Just over two days later, they are able to confirm the patient has a MET-skipping mutation, as the oncologist had predicted, making the patient eligible for targeted therapy.

In another email he shared, an oncologist inquired about the result of a liquid biopsy performed in spring of this year on a patient with a suspected cancer of unknown primary who was doing poorly and is a nonsmoker. “I was hoping the patient might have a mutation,” the oncologist wrote.

It was now a few days later and the oncologist didn’t have a result yet. “She’s emailing to see what’s up,” Dr. Sheffield explained. “We had a situation in the lab where we ran out of a certain reagent we needed to extract the DNA and RNA from blood, so we decided to hold all of the specimens and wait until we got emails exactly like this so that we could triage out the most urgent cases using our last remaining reagents. So this plan worked perfectly.” They explained this to the oncologist, who asked them to proceed, and less than 90 minutes later the lab was able to authorize the extraction.

Twenty-two hours after the oncologist’s request, the oncologist receives an email that says the patient was found to have an EGFR exon 19 deletion on liquid biopsy. “That allows us to make a diagnosis of metastatic pulmonary adenocarcinoma, as that particular mutation is not typically seen in any other tumor types,” Dr. Sheffield said. “And it simultaneously allows us to tell the oncologist that the patient’s treatment should be an EGFR tyrosine kinase inhibitor. So with one test in less than one day, we’re able to make the diagnosis as well as a treatment recommendation, and spare this very sick patient the need for any tissue biopsy at all.”

All of which is to show, he said, that “when we have NGS available at our fingertips, this improves the working relationship between a pathology lab and oncology clinic, and it means we can interact with our colleagues in real time. And play a more meaningful role on this team.”

The pathologists maintain a close relationship with the oncologists to stay on top of new drugs and new markers. “We’re one ASCO or ESMO meeting away from having to go back to the drawing board on the panel,” he said.

Dr. Sheffield and colleagues at Osler launched on the sequencer their tissue assay first and a liquid biopsy a few months later. But with NGS results made available so quickly using tissue, “the demand for liquid biopsy evaporated,” Dr. Sheffield said.

“A lot of oncologists were using liquid biopsy because of the difficulty accessing tissue-based NGS,” he explained, “and simply by offering the rapid turnaround, we saw a massive drop in our requests for liquid biopsy.”

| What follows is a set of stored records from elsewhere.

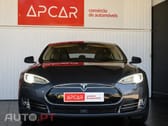 Tesla Model S Dual Motor AWD
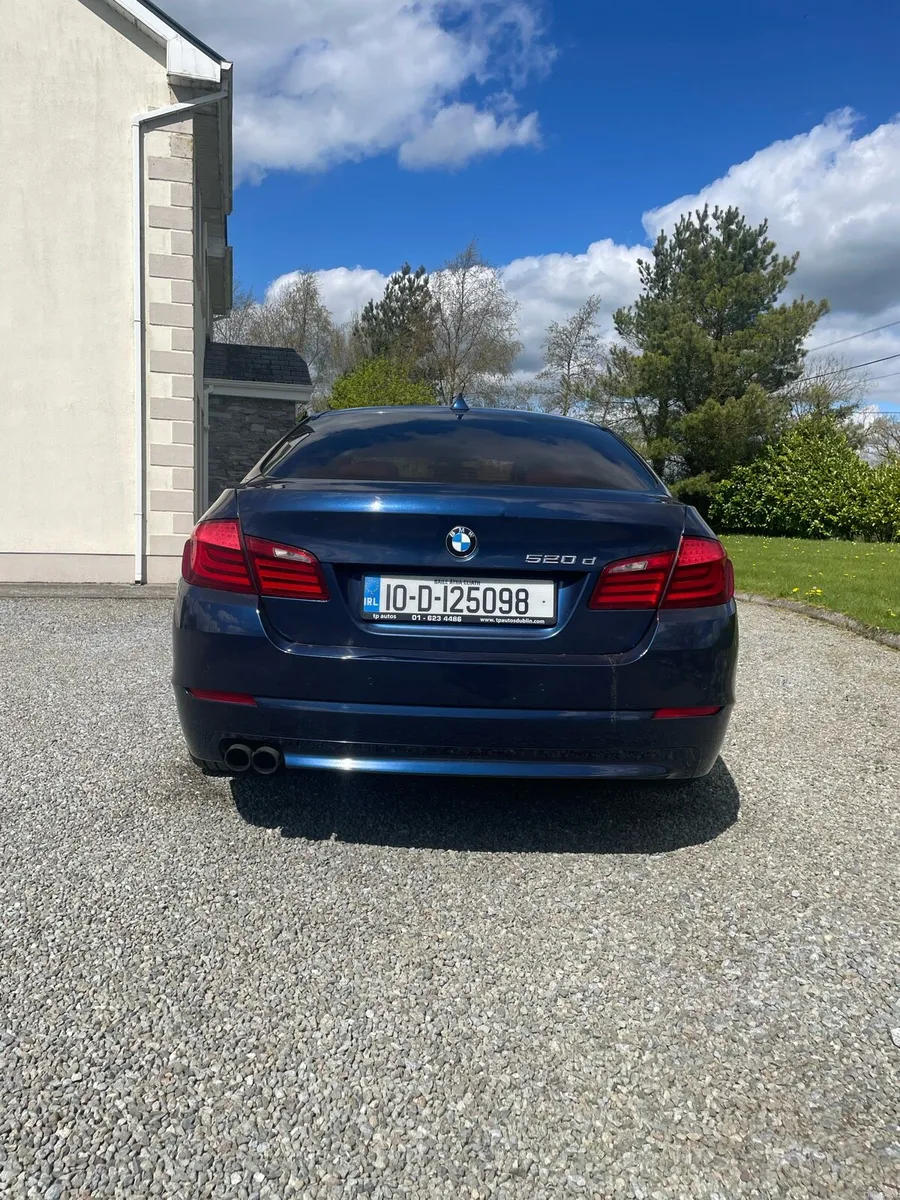 BMW 520d manual NEW NCT - Image 4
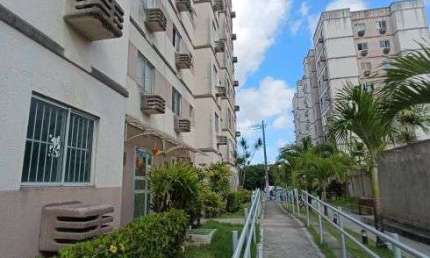 Imóvel para venda possui 47 metros quadrados com 2 quartos em Tejipió - Recife - PE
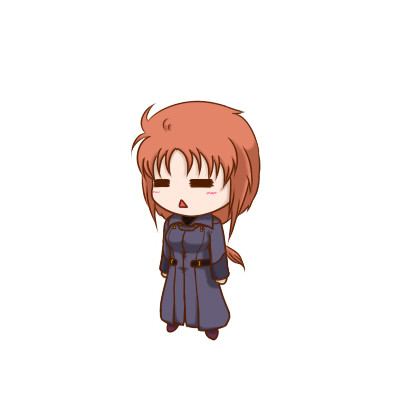 マリーダさん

Economics are often a barrier, he acknowledges, when trying to implement NGS or comprehensive biomarker profiling. He too faced this barrier, and said it’s important to “de-silo the different costs.”

“A lot of focus is on the material cost of NGS testing, things like the chemicals, the plastics, the other consumables. However, what we need to focus on is how much money we’re saving on things like shipping, transcription, oncology visits that are purposeless because they’re attended with no biomarker data, as well as the cost overall to our health care system of providing supportive care to sick lung cancer patients while they wait for those biomarker test results” (Sheffield B, et al. J Thorac Oncol. 2022;17[9][suppl]:S86–S87). When the full costs of such are known, he insists, “this style of NGS is not just fast but very much cost saving for the health system as a whole.”

Sherrie Rice is editor of CAP TODAY.